After reading through the tweets that arose from this tweet I start to see why a lot of people are happy with the demise of levels.
I am really upset that levels have gone in the new national curriculum. I used 'identify, describe, explain, use key ideas, link key ideas' in the first 7/8 years of my teaching career, and now I use the APP grid.
However, I am not using the levels to report on the attainment of students but to help them progress. And I am very confident it works (for me).
I see and accept all the possible issues around using levels in reporting and the inconsistency from one teacher/subject/school to the next.
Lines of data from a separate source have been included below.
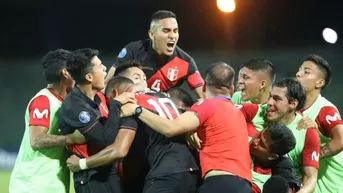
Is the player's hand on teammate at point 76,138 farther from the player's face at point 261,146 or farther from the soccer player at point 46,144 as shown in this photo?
the player's face at point 261,146

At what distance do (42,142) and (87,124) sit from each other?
0.58m

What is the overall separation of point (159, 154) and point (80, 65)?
103cm

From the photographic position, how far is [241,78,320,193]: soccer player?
16.7 ft

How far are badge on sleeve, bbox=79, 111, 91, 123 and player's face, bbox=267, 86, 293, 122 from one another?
4.75ft

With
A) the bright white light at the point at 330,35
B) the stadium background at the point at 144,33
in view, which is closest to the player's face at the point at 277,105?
the stadium background at the point at 144,33

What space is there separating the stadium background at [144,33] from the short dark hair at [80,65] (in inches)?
283

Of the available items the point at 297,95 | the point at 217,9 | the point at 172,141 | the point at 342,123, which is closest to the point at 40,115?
the point at 172,141

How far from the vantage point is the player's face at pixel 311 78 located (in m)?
5.99

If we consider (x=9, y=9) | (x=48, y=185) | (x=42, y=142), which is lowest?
(x=48, y=185)

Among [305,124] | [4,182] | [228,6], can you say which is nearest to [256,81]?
[305,124]

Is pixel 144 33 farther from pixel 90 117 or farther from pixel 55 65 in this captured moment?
pixel 90 117

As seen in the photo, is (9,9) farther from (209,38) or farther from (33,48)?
(209,38)

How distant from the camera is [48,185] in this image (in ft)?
17.8

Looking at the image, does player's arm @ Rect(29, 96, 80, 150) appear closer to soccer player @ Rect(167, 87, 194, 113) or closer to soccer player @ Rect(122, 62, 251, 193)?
soccer player @ Rect(122, 62, 251, 193)
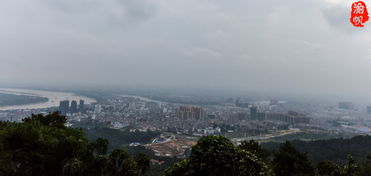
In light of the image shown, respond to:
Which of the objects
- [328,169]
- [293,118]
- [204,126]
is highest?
[328,169]

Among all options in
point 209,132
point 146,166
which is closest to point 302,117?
point 209,132

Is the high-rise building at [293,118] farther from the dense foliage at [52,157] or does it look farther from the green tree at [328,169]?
the dense foliage at [52,157]

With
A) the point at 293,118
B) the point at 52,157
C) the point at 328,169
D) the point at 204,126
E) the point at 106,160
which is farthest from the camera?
the point at 293,118

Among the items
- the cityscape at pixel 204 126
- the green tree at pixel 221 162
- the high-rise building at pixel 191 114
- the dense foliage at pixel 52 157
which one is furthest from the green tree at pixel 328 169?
the high-rise building at pixel 191 114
However, I still want level descriptors to help me understand the increasing complexity of the work I set students and their explanations of it.
I know many readers will say that I can still use the APP grid or 'identify, describe, explain, use key ideas, link key ideas' as nothing us stopping me, others will use SOLO taxonomy etc.
The issue that concerns me is what will everyone else do? Are heads of department expected to understand the progression in challenge of ideas individually in order to separately support their staff in knowing how to improve the work if their students?
Maybe it is intuitive to everyone else, but as a student teacher and NQT it was not to me. It also wasn't to the AST I worked with in 2006, to who 'identify, describe, explain, use key ideas, link key ideas' was something she learned outside our school and brought it back to us. (I was astounded as I knew from my previous LA advisor). It wasn't to those who developed a key stage 3 scheme in my previous school either.
My question is this: without level descriptors how will teachers successfully support the progression of their students? And don't say 'SOLO taxonomy', a) isn't that just levels without the numbers and b) how will everyone know it is there as a tool?